The world, including countries with major stakes in Afghanistan, has come to terms with the return of the Taliban to power. Now the Taliban must come to terms with the world. However, both internal and external pressures are likely to make that exceedingly difficult.
The Taliban is not as cohesive a force as it appeared to be during the war against the Americans and the Kabul government. What kept its various factions together was the common objective of throwing out the foreigners and ousting their ‘puppet’ regime. Now that the goal has been reached, the fissures are expected to surface.
The principal split is between the more moderate, Doha-based external leadership of the Taliban that negotiated the American withdrawal and the hardline commanders in Afghanistan and their ideological allies. The membership of the interim government denotes that the hardliners, the Kandahari faction, have won out over the Doha group.

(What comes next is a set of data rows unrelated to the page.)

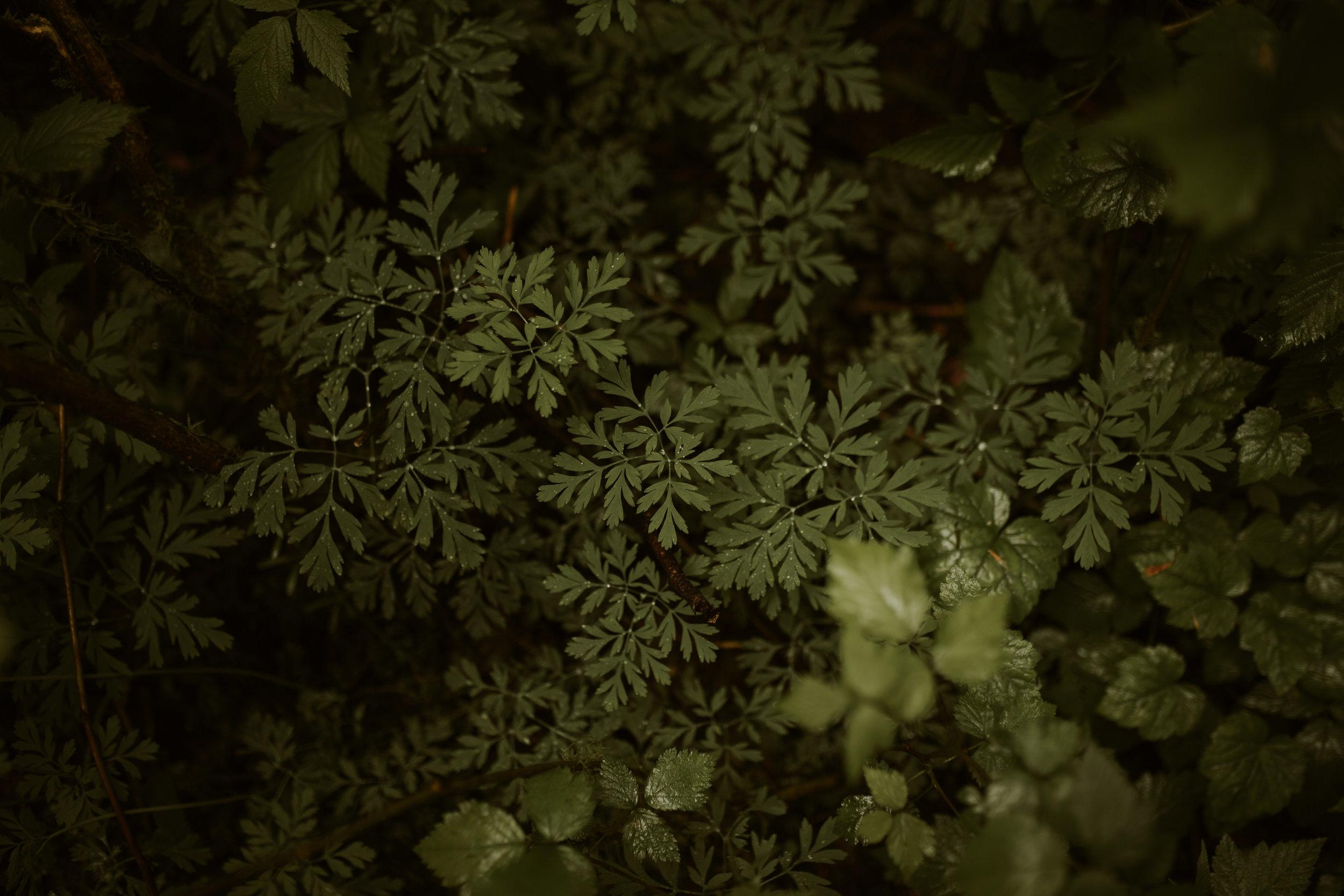 Seattle Wedding Photographer - Adventure Photography - Washington Couple's Photographer - Hiking - Kanaskat Palmer State Park - Lifestyle Photography - Nature - Hanging Gardens - Beautiful Washington Hike - Hikes Near Seattle - Traveling Wedding Photography - Travel - Destination Wedding Photographer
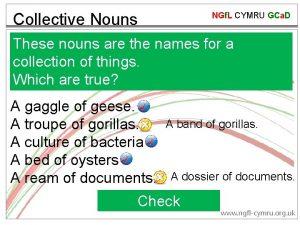 Collective Nouns NGf L CYMRU GCa D These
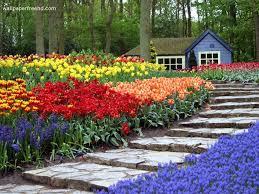 beautiful flower garden pictures home design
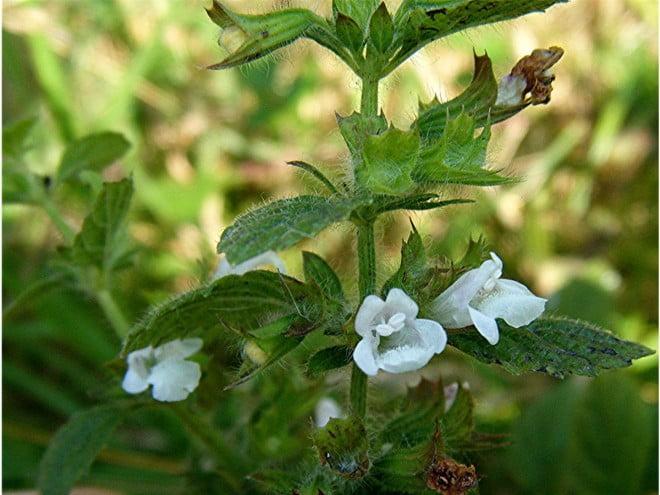 Melissa officinalis, Foto: naturespot.org.uk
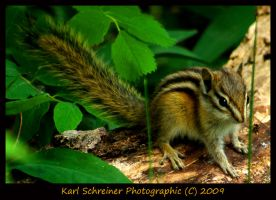 Chipmunk 1 by KSPhotographic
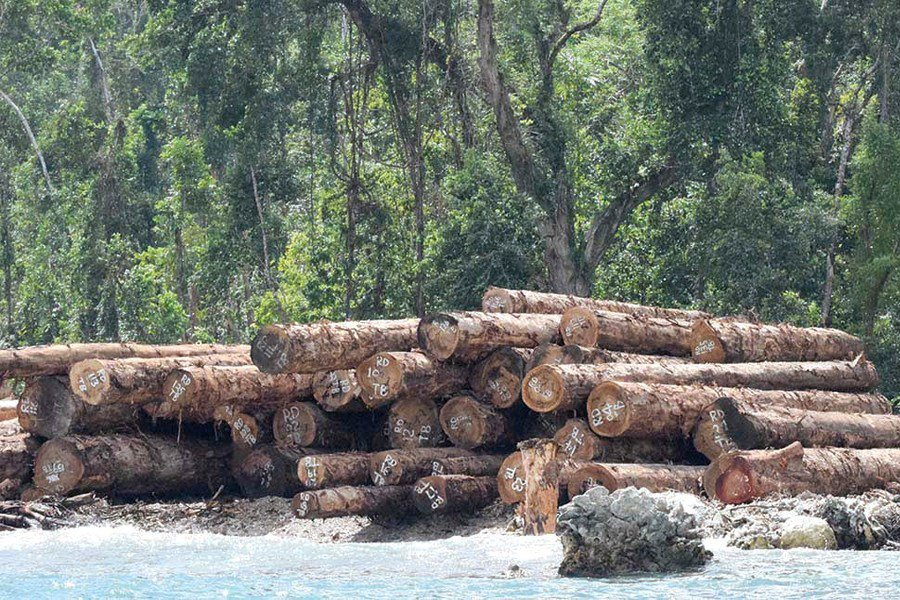 Log export to further fall by July this year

The leader of the Doha faction, Mullah Abdul Ghani Baradar, who was the chief negotiator with the US and tipped to head the government, has been relegated to the number two position. The government includes Sirajuddin Haqqani, the leader of the Haqqani Network supported by Pakistan’s Inter-Services Intelligence agency. The network has been designated a terrorist organisation by the United States and the United Nations.
The constitution of this hardline interim government is expected to have significant implications for Kabul’s foreign policy as well.